Milo here, can i just say that your irresistable 
Maybe me and you should....take a walk somewhere and talk (or for us....woof!)

Let me know, sweet thang


----------



## Crazy_Chihuahuas (Nov 5, 2005)

*HELLO*

Hello Sandra and Milo! Well done you Sandra for getting such a lovely boy. He has a lovely glossy coat. I bet he's really playful! Will you get him snipped or is it too early to tell? Long coats are my fave - soo pretty!

WELL DONE DARLING! 

HERE IS A PHOTO OF ONE OF MY CHI SISTERS - THIS IS PERRITA:


----------



## Sandra1961 (Oct 14, 2005)

awww wow how adorable is she!!!

Im not sure about getting him snipped, its the best thing for him i suppose, but i dont like the thought of my ickle baby going through that stress and operation!

## STORED DATA:
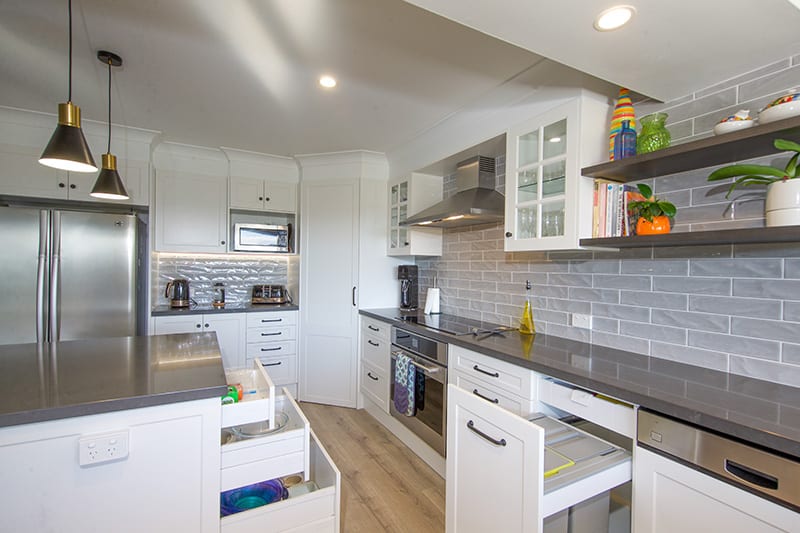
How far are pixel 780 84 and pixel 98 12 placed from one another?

## WHAT YOU WILL DO:
• A. Which lines in the chihuahua forum thread are written entirely in capital letters? List every one.
• B. Can you reproduce the chihuahua forum thread from "Milo here, can" up to and including "(Nov 5, 2005)"?

## SOLVED TASKS:
• A.
- HELLO
- WELL DONE DARLING!
- HERE IS A PHOTO OF ONE OF MY CHI SISTERS - THIS IS PERRITA:

• B.
Milo here, can i just say that your irresistable 
Maybe me and you should....take a walk somewhere and talk (or for us....woof!)

Let me know, sweet thang


----------



## Crazy_Chihuahuas (Nov 5, 2005)